- Native name: إغناطيوس زياده
- Church: Maronite Church
- Archdiocese: Archeparchy of Beirut
- In office: 26 January 1952 – 4 April 1986
- Predecessor: Ignace Mobarak
- Successor: Khalil Abi-Nader
- Previous post: Eparch of Aleppo (1946-1952)

Orders
- Ordination: 26 May 1929
- Consecration: 24 November 1946 by Antonios Boutros Arida

Personal details
- Born: 26 January 1906 Herharaya, Mount Lebanon Mutasarrifate, Ottoman Empire
- Died: 31 March 1994 (aged 88) Beirut, Lebanon

= Ignatius Ziade =

Lebanese Maronite archbishop (1906–1994)

Ignatius Ziadé (also Ignace Ziade; إغناطيوس زياده, 26 January 1906 – 31 March 1994) was the Archbishop of the Maronite Catholic Archeparchy of Aleppo and the Maronite Catholic Archeparchy of Beirut.

==Life==

Igntius Ziadé was born in Herharaya in the Keserwan District, Mount Lebanon Governorate, in Lebanon.
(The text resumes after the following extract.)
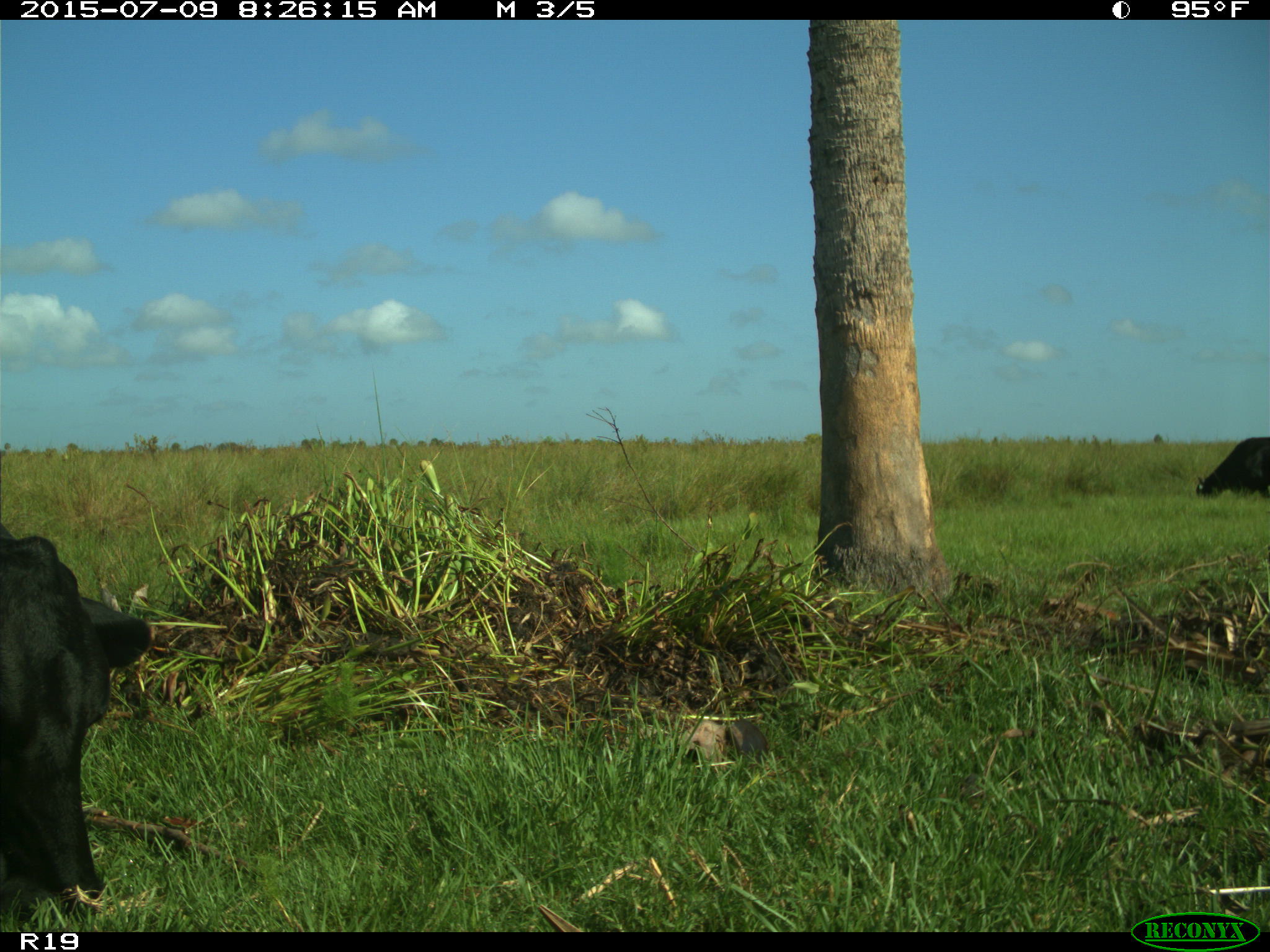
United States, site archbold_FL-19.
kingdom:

He was consecrated to priesthood at the age of 23 on 26 May 1929 in Syria. On 27 April 1946 he was appointed Bishop of the Maronite Catholic Archeparchy of Aleppo. His episcopal ordination was celebrated on 24 November 1946 by then-Maronite Patriarch of Antioch Anthony Peter Arida, and his co-consecrators were François Ayoub, Archeparch of Cyprus and Pietro Dib, Eparch of Cairo. On 26 January 1952 Ziadé he was appointed to the seat Maronite Archbishop of Beirut. At the age of 80 years Ignatus Ziadé presented his resignation on 4 April 1986. Emeritus Archbishop Ignatius Ziadé died at the age of 88 years, on 31 March 1994 in Beirut. Ziadé had been for 65 years as Maronite priest and bishop for 47 years. In these decades of his pastoral ministry, he served as co-consecrator of Elie Farah, Abdallah Bared, Antoine Torbey, Paul-Emile Saadé, and Bechara Boutros al-Rahi.